Pleins feux sur la Pop Culture

Pop Culture de Richard Mèmeteau est un livre débordant d’une érudition sympathique et qui devrait s’imposer à la fois dans le domaine des sciences humaines et auprès d’un large public.

Pop Culture de Richard Mèmeteau est un livre débordant d’une érudition sympathique et qui devrait s’imposer à la fois dans le domaine des sciences humaines et auprès d’un large public.
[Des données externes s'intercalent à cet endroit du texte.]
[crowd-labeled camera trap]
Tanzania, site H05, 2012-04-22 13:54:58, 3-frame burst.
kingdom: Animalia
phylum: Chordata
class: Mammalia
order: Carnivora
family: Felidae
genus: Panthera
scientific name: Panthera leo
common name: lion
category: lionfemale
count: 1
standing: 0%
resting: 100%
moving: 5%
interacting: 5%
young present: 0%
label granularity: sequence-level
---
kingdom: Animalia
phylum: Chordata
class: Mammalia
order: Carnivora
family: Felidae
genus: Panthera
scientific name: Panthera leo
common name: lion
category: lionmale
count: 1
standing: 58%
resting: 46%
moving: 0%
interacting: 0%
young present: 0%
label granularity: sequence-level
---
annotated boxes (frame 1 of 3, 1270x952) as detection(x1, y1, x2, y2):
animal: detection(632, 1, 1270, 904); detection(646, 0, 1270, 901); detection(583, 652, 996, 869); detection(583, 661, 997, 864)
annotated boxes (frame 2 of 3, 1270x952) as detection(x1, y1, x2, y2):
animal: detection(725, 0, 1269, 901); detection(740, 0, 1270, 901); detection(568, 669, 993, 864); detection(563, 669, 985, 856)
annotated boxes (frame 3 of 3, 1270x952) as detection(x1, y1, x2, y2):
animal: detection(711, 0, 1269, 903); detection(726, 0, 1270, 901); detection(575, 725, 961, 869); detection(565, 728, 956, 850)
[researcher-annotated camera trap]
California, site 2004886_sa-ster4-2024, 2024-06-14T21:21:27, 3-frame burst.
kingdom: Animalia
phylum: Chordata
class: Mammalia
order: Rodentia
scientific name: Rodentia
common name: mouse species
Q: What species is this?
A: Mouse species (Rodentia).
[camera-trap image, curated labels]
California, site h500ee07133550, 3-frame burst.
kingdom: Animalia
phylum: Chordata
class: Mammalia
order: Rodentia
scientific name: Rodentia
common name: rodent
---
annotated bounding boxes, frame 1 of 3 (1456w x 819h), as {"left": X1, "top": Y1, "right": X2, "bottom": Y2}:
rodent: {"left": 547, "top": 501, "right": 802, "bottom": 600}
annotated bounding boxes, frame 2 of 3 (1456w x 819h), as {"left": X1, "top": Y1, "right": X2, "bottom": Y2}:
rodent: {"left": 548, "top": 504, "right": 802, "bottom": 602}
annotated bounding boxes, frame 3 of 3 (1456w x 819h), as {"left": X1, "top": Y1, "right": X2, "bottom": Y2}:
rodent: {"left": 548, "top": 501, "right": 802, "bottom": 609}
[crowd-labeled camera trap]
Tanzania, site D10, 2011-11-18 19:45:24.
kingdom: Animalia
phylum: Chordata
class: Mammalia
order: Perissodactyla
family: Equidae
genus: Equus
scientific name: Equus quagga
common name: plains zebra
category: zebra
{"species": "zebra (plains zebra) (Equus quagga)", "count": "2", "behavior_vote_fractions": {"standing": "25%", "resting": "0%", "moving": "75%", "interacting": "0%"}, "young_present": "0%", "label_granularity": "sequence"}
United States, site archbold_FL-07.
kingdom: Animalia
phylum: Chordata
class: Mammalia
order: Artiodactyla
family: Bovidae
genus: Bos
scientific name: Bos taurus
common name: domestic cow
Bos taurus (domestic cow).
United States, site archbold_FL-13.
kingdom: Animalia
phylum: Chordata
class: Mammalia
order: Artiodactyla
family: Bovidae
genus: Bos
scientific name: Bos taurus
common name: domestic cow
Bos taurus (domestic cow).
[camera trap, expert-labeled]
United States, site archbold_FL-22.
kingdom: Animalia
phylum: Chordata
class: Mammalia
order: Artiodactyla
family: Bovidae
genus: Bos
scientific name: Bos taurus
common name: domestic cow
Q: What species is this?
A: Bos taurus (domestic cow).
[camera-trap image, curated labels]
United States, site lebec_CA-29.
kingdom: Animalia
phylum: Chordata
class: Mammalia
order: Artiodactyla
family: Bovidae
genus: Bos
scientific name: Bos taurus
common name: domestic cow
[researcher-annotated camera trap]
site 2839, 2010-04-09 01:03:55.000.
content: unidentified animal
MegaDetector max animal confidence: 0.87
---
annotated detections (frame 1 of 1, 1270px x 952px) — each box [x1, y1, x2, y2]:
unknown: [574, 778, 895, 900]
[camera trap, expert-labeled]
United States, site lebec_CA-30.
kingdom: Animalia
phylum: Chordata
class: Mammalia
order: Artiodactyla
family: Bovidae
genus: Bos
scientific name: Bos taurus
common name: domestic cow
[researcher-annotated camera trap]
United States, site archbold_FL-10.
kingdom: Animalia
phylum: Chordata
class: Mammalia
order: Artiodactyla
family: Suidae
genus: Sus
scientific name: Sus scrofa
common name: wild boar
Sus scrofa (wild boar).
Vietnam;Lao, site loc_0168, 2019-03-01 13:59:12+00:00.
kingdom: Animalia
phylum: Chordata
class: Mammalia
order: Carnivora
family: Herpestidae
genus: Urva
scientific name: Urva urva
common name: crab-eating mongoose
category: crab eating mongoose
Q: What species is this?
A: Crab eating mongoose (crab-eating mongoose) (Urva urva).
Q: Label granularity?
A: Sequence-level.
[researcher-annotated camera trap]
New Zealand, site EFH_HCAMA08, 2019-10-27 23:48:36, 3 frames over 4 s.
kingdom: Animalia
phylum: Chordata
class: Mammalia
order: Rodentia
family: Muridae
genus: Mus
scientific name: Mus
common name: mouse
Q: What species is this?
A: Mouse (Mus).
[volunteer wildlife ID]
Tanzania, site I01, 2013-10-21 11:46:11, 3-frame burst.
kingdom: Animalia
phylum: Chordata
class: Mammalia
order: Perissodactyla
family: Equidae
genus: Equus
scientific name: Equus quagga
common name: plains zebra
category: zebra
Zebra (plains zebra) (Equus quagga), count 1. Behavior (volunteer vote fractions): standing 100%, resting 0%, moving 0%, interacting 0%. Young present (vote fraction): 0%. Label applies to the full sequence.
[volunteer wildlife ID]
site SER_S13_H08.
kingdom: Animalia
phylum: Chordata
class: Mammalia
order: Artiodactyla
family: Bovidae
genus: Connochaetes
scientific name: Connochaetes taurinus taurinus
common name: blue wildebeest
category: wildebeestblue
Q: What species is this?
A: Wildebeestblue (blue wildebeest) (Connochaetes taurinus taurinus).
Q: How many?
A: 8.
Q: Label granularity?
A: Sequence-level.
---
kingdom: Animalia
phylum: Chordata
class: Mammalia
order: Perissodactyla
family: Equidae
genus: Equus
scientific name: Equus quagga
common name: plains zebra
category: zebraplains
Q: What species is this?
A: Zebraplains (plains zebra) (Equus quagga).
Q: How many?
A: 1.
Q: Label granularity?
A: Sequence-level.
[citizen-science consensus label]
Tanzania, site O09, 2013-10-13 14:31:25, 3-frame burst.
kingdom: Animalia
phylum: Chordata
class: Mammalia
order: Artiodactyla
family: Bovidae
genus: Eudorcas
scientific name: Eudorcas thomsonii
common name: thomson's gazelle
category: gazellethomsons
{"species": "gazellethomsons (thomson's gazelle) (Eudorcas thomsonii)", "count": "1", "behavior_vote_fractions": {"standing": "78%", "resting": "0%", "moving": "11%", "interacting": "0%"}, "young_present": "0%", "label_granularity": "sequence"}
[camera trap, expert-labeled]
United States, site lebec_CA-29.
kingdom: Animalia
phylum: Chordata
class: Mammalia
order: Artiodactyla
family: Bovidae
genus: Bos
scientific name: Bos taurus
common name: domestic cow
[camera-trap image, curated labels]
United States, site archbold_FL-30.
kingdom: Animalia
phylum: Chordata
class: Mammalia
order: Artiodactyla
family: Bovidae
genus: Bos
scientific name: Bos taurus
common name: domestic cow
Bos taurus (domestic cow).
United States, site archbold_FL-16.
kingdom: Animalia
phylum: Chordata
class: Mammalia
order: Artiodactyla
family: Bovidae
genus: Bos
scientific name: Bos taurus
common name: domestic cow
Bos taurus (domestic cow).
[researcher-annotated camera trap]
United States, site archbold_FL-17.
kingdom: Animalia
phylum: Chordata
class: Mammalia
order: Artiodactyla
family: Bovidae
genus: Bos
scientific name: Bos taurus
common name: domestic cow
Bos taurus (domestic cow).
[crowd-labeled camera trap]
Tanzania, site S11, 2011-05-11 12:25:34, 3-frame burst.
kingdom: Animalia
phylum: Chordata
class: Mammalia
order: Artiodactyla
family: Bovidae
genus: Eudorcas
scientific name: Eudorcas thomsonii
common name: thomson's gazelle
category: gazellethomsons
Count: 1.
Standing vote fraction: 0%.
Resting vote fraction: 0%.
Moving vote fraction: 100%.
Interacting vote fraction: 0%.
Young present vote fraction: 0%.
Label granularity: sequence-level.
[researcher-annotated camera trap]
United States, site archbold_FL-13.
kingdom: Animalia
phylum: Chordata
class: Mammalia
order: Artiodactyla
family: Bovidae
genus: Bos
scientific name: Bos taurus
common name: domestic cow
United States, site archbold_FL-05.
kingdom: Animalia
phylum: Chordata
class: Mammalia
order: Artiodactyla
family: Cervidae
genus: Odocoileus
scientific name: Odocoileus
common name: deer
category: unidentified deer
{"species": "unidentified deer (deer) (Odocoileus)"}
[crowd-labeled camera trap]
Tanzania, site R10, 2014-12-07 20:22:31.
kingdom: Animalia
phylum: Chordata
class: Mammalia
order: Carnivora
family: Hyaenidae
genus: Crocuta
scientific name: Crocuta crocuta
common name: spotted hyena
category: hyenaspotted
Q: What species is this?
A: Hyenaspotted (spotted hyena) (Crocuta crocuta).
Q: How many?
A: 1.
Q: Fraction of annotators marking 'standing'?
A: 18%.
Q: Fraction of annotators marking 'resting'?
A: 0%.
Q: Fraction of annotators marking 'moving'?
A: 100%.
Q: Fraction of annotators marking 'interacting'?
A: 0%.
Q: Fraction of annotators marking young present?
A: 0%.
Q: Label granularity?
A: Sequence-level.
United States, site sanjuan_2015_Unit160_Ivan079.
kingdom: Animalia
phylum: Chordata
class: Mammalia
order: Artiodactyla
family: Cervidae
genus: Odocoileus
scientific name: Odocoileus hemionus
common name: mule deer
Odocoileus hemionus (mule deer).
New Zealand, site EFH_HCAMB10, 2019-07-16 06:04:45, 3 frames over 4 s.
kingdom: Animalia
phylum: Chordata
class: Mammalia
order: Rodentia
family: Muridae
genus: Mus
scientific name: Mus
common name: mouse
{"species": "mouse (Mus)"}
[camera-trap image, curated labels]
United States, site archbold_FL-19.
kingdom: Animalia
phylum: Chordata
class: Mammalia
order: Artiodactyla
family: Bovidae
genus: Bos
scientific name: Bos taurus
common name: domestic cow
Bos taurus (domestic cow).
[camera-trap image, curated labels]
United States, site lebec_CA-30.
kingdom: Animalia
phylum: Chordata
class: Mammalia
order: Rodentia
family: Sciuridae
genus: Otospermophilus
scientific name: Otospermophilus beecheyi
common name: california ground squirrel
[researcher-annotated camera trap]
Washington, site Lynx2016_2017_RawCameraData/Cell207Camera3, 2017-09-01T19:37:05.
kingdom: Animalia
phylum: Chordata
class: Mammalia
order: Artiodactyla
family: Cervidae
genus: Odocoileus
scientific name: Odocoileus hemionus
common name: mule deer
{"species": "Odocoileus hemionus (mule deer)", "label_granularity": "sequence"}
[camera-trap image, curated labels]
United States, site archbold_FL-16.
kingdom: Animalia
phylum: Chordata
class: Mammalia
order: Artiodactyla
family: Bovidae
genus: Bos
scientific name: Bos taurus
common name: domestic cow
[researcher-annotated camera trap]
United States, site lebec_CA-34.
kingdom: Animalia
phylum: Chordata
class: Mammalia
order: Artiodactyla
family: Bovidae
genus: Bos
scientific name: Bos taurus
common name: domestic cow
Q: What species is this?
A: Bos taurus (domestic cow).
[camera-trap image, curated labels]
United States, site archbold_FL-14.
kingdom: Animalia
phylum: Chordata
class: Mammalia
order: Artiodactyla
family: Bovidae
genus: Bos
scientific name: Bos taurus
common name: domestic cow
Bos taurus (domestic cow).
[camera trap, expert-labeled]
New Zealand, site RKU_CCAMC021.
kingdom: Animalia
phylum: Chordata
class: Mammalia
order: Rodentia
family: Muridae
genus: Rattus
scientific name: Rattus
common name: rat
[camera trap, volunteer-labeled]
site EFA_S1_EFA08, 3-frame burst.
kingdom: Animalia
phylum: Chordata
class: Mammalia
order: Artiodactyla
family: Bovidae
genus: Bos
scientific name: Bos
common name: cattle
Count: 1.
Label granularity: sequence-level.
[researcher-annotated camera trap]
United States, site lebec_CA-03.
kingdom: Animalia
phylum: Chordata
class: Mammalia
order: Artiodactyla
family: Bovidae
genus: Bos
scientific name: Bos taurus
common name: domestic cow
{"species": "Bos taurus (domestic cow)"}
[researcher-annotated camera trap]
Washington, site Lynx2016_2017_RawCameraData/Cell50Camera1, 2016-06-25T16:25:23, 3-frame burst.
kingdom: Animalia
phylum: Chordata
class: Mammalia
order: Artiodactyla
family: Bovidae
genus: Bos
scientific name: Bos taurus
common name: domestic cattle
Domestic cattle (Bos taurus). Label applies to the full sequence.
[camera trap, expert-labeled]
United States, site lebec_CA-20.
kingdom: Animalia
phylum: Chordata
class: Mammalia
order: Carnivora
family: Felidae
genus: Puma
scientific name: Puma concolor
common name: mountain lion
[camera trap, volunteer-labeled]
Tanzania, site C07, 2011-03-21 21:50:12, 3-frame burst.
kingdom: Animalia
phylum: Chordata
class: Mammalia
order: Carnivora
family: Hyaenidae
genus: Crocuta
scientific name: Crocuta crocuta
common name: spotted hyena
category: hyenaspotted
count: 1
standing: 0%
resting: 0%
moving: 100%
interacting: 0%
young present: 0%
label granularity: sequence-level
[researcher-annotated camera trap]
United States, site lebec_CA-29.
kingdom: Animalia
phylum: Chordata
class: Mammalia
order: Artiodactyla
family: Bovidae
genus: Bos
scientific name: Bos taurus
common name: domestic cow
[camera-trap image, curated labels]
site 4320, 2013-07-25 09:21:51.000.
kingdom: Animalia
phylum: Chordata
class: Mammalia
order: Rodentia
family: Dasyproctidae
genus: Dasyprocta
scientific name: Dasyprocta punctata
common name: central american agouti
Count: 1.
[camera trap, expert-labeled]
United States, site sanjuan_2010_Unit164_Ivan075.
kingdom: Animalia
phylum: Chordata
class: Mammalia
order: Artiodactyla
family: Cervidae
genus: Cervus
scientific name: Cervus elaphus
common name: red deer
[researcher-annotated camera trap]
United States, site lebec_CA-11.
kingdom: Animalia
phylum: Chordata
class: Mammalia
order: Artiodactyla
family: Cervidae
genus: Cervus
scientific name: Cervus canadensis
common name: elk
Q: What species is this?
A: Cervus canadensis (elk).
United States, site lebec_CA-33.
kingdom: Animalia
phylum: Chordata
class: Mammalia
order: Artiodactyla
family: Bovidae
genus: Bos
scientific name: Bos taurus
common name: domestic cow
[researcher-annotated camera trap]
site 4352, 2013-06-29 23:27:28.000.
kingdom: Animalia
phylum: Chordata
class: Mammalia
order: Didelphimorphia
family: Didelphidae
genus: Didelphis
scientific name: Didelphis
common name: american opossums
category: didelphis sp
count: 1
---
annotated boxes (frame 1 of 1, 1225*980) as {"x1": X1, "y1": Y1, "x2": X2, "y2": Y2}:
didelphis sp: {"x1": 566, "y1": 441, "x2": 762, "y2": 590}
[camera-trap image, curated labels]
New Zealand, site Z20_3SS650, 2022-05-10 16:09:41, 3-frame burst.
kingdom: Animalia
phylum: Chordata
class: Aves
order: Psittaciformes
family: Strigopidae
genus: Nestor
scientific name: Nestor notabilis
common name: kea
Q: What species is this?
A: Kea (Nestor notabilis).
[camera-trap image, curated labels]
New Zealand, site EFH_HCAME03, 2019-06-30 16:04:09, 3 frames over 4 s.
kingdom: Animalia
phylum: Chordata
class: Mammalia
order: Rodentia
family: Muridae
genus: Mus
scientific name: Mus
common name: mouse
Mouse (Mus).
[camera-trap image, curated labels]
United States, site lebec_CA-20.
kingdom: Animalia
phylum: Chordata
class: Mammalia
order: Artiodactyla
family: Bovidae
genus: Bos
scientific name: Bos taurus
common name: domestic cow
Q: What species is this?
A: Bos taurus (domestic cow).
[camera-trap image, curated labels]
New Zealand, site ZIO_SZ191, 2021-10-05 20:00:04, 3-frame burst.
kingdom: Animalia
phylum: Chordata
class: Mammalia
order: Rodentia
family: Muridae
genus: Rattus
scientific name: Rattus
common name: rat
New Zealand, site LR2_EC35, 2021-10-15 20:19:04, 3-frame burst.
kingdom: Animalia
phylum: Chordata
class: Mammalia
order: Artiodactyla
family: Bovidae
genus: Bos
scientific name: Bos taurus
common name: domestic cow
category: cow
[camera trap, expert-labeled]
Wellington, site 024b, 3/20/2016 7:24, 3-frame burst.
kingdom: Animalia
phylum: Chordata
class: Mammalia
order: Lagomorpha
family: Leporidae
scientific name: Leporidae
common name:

Excellent connaisseur de son sujet, l’auteur fait dialoguer son corpus avec des références empruntées à la culture classique, sans chercher à légitimer artificiellement celui-là par celles-ci, mais en montrant qu’il existe entre les deux des recoupements. Pour définir ce qu’est la Pop Culture, il revient de la sorte au prologue de Faust, où le Bouffon conseille au Poète, qui cherche à plaire à un vaste public, de présenter aux masses un miroir pour qu’elles « viennent tous les soirs y mirer leur figure ». La Pop Culture est liée à ce qui pétille, ce qui surgit (to pop up), et elle possède, en effet, une nette dimension spéculaire. C’est d’ailleurs ce qui l’incite à profiter des ressorts de la mise en abyme ― que l’on songe aux Simpsons, qui, dans le générique de la série, se retrouvent pour regarder leurs propres aventures à la télévision.

 

 

Divisé en trois parties, le livre suit le cheminement de la pensée d’un auteur plein d’alacrité et toujours prêt à s’autoriser une parenthèse illustrative. Amorçant une réflexion relative à l’efficacité et à l’immédiateté de la musique pop, il passe à une analyse de la posture « camp » (liée à une culture gay du second degré et héritière de la désinvolture d’Oscar Wilde), celle qu’adoptait Andy Warhol et qu’a décrite Susan Sontag. L’essai, à ce titre, est aussi une œuvre de passeur culturel : l’auteur s’inspire de théories anglo-saxonnes encore peu exploitées dans le domaine français, qu’il a à cœur d’exposer et dont il évalue les apports. Explorant avec minutie le cas de Lady Gaga, il met en lumière une stratégie de starification, qui recycle les acquis de Warhol, capitalise sur le mal-être et la marginalité d’un public ciblé, et reprend à son compte les poses délibérément parodiques de la culture Drag ― elle-même présentée en détails, y compris dans le processus d’institutionnalisation qui l’a conduite à faire l’objet d’une émission de téléréalité. 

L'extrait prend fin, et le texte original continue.